=== EXCERPTED PASSAGE ===
::::
Bob Parsons

Personal information
- Born: June 11, 1915 Lincoln, Nebraska, U.S.
- Died: March 1, 1985 (aged 69) Modesto, California, U.S.
- Listed height: 6 ft 1 in (1.85 m)
- Listed weight: 175 lb (79 kg)

Career information
- High school: Lincoln (Lincoln, Nebraska)
- College: Nebraska (1935–1938)
::::
=== EXTRACTED DATA ===
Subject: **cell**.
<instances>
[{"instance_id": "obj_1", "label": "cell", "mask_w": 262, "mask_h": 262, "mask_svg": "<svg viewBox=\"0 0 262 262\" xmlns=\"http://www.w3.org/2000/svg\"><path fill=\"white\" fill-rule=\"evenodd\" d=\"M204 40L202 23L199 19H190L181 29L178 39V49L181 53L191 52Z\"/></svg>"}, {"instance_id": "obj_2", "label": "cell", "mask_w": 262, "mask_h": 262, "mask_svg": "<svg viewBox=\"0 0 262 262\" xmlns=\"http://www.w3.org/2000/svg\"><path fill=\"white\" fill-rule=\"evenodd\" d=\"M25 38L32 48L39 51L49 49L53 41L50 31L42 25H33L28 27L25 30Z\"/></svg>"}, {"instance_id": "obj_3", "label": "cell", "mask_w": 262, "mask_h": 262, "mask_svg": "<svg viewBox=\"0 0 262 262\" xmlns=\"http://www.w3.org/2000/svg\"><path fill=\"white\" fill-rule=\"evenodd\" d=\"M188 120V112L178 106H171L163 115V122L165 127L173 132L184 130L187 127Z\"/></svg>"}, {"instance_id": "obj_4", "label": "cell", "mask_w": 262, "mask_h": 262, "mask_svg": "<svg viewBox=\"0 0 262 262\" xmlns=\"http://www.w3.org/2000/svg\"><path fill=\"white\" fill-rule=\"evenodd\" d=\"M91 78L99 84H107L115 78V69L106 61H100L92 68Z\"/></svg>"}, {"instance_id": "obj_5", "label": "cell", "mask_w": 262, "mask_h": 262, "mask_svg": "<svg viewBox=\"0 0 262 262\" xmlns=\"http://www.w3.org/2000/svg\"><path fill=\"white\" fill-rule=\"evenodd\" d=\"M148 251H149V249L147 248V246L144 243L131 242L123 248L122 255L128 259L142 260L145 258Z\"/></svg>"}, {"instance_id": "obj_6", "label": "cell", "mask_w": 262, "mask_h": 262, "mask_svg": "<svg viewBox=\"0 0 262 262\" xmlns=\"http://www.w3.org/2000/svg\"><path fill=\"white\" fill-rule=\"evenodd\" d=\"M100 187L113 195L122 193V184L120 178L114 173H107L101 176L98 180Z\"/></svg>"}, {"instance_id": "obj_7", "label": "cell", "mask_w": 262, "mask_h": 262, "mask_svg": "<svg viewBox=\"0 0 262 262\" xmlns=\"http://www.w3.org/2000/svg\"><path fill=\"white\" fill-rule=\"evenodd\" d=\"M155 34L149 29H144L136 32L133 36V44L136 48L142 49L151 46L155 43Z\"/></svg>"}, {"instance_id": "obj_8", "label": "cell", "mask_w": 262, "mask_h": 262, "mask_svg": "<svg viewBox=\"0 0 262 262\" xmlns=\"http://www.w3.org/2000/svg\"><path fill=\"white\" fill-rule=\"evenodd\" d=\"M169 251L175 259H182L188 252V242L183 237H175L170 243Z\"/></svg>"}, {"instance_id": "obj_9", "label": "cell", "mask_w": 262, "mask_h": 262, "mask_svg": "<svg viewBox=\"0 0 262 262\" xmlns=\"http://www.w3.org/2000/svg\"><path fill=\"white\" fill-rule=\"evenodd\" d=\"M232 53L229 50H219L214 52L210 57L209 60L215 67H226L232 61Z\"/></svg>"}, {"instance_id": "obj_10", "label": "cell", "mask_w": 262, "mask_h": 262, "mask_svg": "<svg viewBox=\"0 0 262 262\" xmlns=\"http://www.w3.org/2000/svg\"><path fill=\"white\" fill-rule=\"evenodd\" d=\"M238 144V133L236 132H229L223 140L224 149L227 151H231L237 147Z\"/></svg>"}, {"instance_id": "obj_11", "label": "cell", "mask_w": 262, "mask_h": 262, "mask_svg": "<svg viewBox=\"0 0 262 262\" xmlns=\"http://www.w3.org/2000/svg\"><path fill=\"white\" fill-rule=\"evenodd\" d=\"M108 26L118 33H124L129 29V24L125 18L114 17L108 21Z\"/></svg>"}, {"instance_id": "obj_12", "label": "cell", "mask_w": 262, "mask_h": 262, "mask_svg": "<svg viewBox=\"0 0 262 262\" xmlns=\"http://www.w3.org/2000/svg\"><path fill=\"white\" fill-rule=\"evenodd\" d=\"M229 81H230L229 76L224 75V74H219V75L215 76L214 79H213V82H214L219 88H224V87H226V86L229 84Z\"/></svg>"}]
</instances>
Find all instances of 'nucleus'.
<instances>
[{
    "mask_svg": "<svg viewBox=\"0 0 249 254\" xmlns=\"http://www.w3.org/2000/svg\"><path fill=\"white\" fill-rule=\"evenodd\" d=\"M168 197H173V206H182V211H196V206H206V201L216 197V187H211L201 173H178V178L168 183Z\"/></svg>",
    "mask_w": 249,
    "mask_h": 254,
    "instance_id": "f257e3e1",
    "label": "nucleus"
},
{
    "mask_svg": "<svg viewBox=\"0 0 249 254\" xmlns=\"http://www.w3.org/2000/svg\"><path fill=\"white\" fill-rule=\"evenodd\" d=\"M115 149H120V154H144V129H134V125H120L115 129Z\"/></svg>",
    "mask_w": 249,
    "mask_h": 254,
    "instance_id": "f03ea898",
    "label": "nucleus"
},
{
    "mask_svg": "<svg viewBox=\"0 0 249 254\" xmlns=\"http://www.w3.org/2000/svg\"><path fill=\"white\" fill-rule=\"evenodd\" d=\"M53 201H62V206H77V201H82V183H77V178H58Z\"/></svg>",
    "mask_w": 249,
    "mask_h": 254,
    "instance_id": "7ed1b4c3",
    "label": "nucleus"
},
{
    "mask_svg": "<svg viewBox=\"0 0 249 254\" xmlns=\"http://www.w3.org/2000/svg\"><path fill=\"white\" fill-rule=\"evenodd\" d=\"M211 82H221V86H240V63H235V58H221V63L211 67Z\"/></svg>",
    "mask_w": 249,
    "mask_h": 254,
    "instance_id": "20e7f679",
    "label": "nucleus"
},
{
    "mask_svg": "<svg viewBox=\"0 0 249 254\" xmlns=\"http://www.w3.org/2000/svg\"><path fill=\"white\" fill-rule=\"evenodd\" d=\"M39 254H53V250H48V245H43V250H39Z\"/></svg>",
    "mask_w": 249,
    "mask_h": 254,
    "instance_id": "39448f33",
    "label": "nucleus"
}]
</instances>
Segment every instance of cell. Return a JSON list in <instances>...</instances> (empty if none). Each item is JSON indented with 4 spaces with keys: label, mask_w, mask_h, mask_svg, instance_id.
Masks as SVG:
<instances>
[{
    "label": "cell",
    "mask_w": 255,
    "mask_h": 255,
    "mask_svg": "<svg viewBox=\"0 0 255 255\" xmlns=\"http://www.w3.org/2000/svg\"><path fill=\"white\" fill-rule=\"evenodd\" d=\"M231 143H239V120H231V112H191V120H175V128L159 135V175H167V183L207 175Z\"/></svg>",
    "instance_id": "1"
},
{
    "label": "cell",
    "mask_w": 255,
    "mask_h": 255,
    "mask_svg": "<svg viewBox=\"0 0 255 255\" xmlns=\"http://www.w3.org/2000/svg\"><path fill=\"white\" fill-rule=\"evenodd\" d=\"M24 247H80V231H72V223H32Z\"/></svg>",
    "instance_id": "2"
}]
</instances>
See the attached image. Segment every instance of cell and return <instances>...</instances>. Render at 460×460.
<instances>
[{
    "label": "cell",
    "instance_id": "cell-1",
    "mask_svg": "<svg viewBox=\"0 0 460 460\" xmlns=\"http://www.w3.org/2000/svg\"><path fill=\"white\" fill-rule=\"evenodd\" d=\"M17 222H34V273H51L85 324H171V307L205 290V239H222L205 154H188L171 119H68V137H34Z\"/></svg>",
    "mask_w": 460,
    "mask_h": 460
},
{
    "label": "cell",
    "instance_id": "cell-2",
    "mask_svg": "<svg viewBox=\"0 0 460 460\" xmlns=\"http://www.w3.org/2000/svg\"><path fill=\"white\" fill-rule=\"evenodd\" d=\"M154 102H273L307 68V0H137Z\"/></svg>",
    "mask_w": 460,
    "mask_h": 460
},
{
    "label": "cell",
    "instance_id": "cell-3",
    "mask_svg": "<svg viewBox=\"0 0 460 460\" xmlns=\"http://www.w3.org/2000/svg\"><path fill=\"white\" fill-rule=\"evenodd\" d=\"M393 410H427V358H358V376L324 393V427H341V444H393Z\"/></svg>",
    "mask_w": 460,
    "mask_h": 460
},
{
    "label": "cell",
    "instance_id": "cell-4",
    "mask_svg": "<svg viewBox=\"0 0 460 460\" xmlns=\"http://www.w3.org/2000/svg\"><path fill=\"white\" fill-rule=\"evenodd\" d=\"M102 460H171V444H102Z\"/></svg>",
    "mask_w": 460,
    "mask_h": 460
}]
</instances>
::::
=== EXERCISE ===
Write the next part of the Bob Parsons profile, picking up after the line giving his college years at Nebraska.

=== EXERCISE ANSWER ===
- Playing career: 1937–1947
- Position: Shooting guard / small forward

Career history
- 1937–1938: Lincoln Woodmen
- 1938–1939: Akron Goodyear Wingfoots
- 1939–1940: Akron
- 1941: Akron Collegians
- 1941–1942: Akron Goodyear Wingfoots
- 1944–1945: Rochester Guards
- 1946–1947: Seattle Blue Devils

Career highlights
- Second-team All-American – OWH (1937);

= Bob Parsons (basketball) =

American basketball player

Robert Clifford Parsons (June 11, 1915 – March 1, 1985) was an American professional basketball player. He played for the Akron Goodyear Wingfoots in the National Basketball League during the 1938–39 and 1941–42 seasons and averaged 2.1 points per game.